Śivasaṃhitā 1.74
Prathamaḥ paṭalaḥ — Jñāna
Sanskrit text
Transliteration
Translation
Commentary
Union with brahman through knowledge as the practical goal of the chapter, interwoven with the description of cumulative elemental qualities. The denser elements contain within themselves the qualities of all previous ones: the earth carries the complete register of the sensory universe. Similarly, the yogi who unites with brahman loses nothing of what they were—they contain everything in their fullness.
Śuddhe brahmaṇi (in pure brahman, unmixed) designates the Absolute in its most refined dimension. Sambaddho vidyayā (united by knowledge, connected through vidyā) indicates that the instrument of that union is knowledge—not ritual or devotion exclusively. Sahaja (natural, innate, spontaneous) describes the state that results from that union: it is not acquired but revealed.

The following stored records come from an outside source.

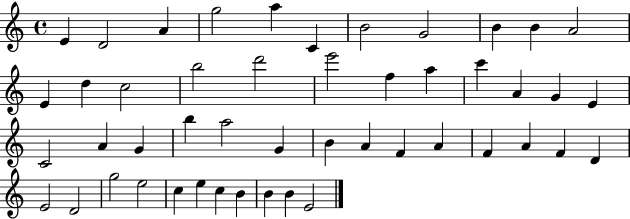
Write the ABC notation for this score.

X:1
T:Untitled
M:4/4
L:1/4
K:C
E D2 A g2 a C B2 G2 B B A2 E d c2 b2 d'2 e'2 f a c' A G E C2 A G b a2 G B A F A F A F D E2 D2 g2 e2 c e c B B B E2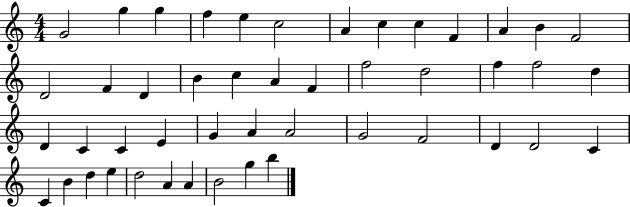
{
  \clef treble
  \numericTimeSignature
  \time 4/4
  \key c \major
  g'2 g''4 g''4 | f''4 e''4 c''2 | a'4 c''4 c''4 f'4 | a'4 b'4 f'2 | \break d'2 f'4 d'4 | b'4 c''4 a'4 f'4 | f''2 d''2 | f''4 f''2 d''4 | \break d'4 c'4 c'4 e'4 | g'4 a'4 a'2 | g'2 f'2 | d'4 d'2 c'4 | \break c'4 b'4 d''4 e''4 | d''2 a'4 a'4 | b'2 g''4 b''4 | \bar "|."
}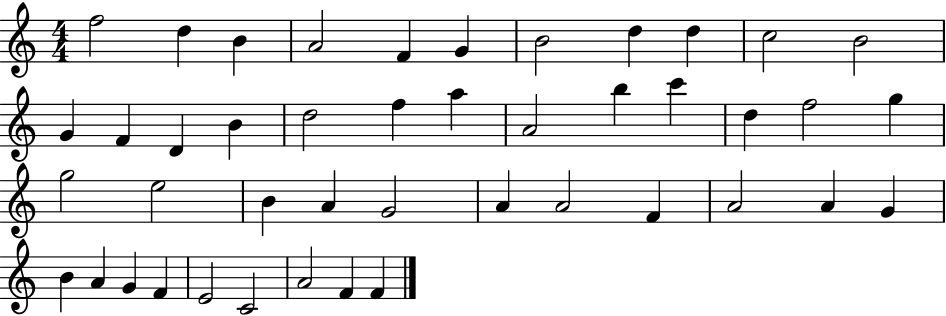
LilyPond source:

{
  \clef treble
  \numericTimeSignature
  \time 4/4
  \key c \major
  f''2 d''4 b'4 | a'2 f'4 g'4 | b'2 d''4 d''4 | c''2 b'2 | \break g'4 f'4 d'4 b'4 | d''2 f''4 a''4 | a'2 b''4 c'''4 | d''4 f''2 g''4 | \break g''2 e''2 | b'4 a'4 g'2 | a'4 a'2 f'4 | a'2 a'4 g'4 | \break b'4 a'4 g'4 f'4 | e'2 c'2 | a'2 f'4 f'4 | \bar "|."
}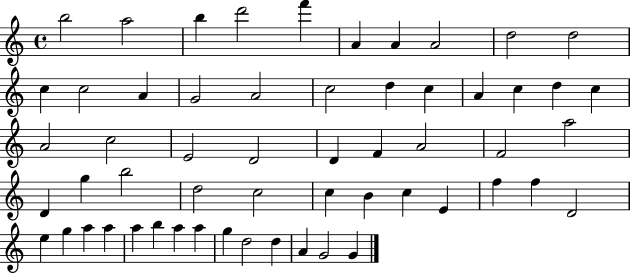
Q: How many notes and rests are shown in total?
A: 57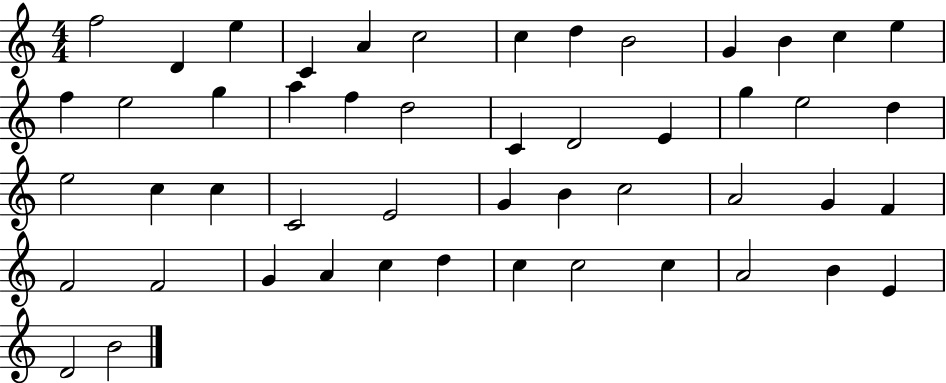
X:1
T:Untitled
M:4/4
L:1/4
K:C
f2 D e C A c2 c d B2 G B c e f e2 g a f d2 C D2 E g e2 d e2 c c C2 E2 G B c2 A2 G F F2 F2 G A c d c c2 c A2 B E D2 B2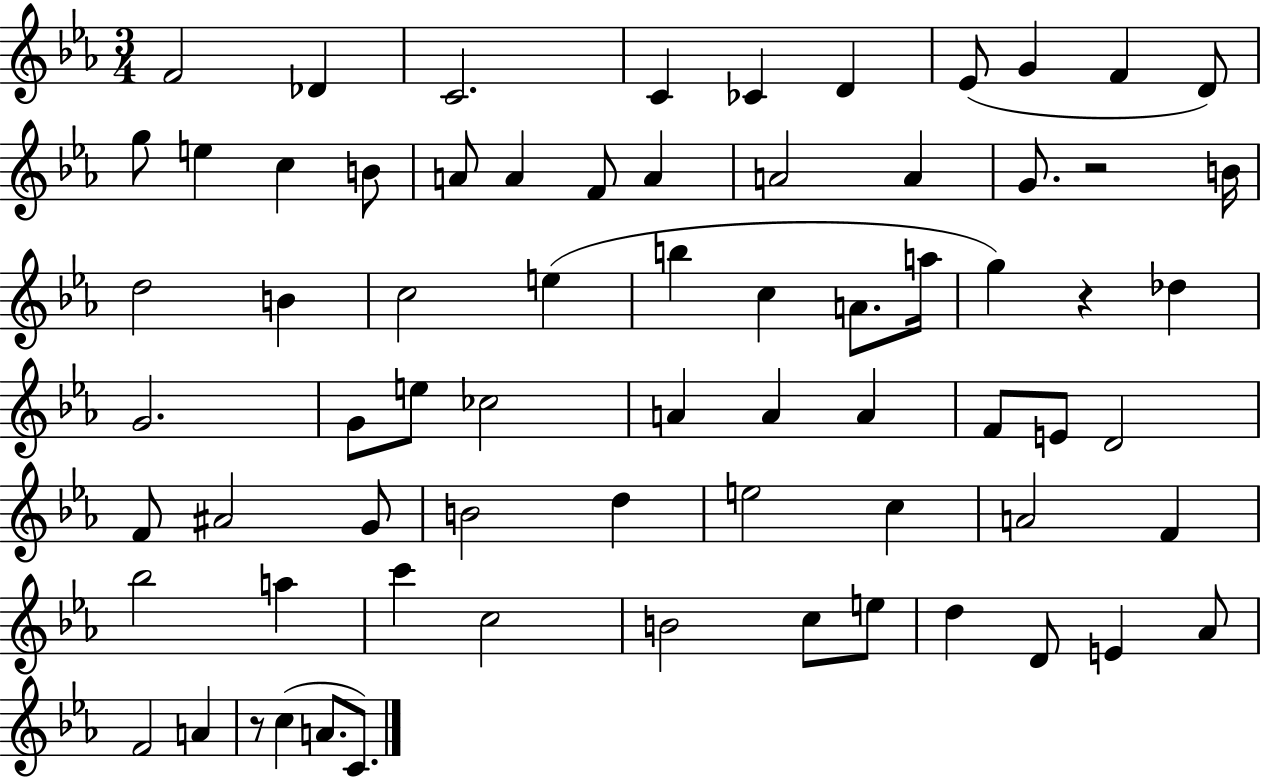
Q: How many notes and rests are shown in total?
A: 70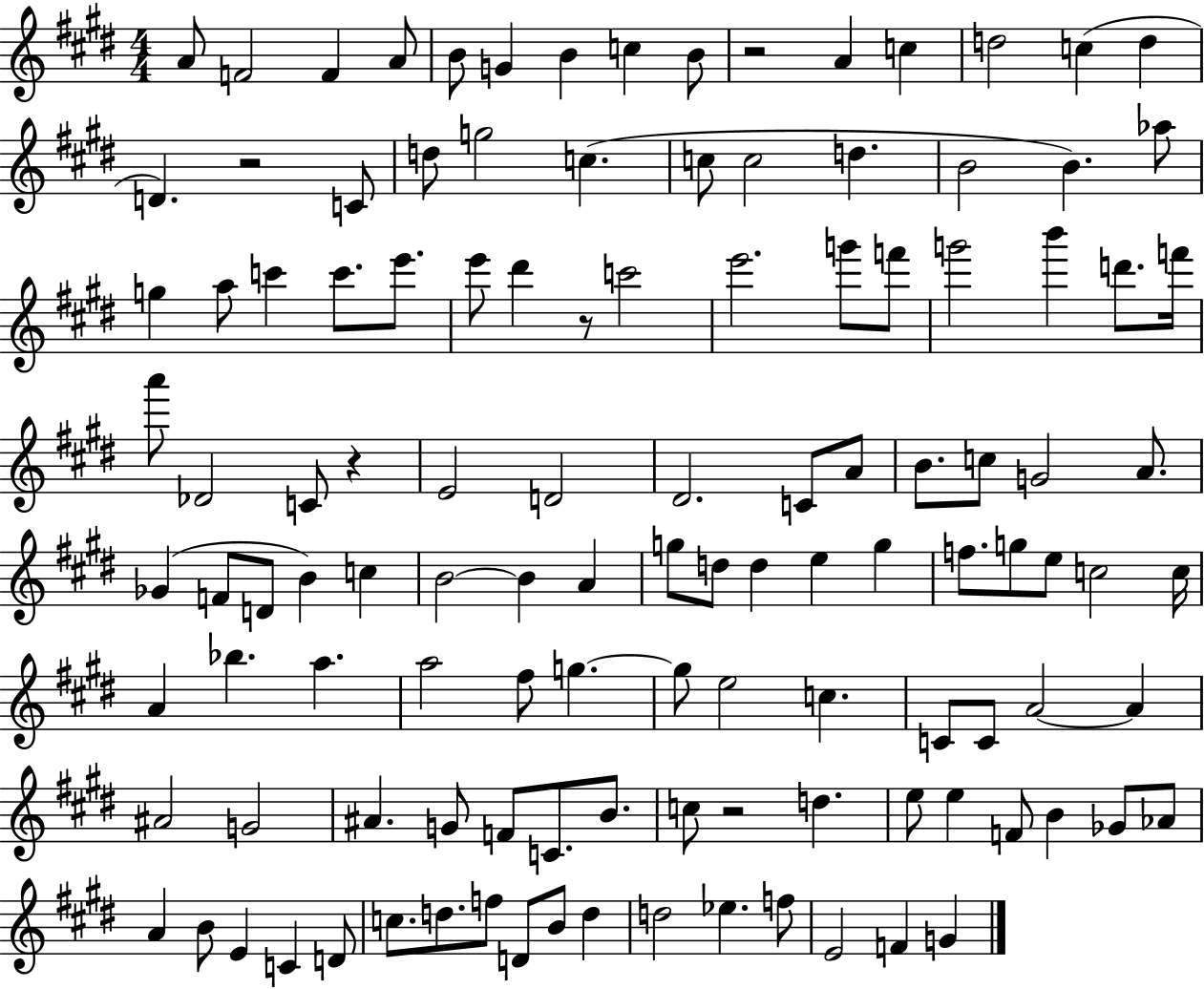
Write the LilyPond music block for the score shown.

{
  \clef treble
  \numericTimeSignature
  \time 4/4
  \key e \major
  a'8 f'2 f'4 a'8 | b'8 g'4 b'4 c''4 b'8 | r2 a'4 c''4 | d''2 c''4( d''4 | \break d'4.) r2 c'8 | d''8 g''2 c''4.( | c''8 c''2 d''4. | b'2 b'4.) aes''8 | \break g''4 a''8 c'''4 c'''8. e'''8. | e'''8 dis'''4 r8 c'''2 | e'''2. g'''8 f'''8 | g'''2 b'''4 d'''8. f'''16 | \break a'''8 des'2 c'8 r4 | e'2 d'2 | dis'2. c'8 a'8 | b'8. c''8 g'2 a'8. | \break ges'4( f'8 d'8 b'4) c''4 | b'2~~ b'4 a'4 | g''8 d''8 d''4 e''4 g''4 | f''8. g''8 e''8 c''2 c''16 | \break a'4 bes''4. a''4. | a''2 fis''8 g''4.~~ | g''8 e''2 c''4. | c'8 c'8 a'2~~ a'4 | \break ais'2 g'2 | ais'4. g'8 f'8 c'8. b'8. | c''8 r2 d''4. | e''8 e''4 f'8 b'4 ges'8 aes'8 | \break a'4 b'8 e'4 c'4 d'8 | c''8. d''8. f''8 d'8 b'8 d''4 | d''2 ees''4. f''8 | e'2 f'4 g'4 | \break \bar "|."
}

The five cumulative qualities of the elements—culminating in earth with all five (śabda-sparśa-rūpa-rasa-gandha)—are a pedagogical map of the sensory world. In yogic practice, pratyāhāra (withdrawal of the senses, YS II.54) inverts this process: the practitioner learns to withdraw consciousness from the densest qualities toward the subtler ones, until reaching the pure space of consciousness prior to all elements.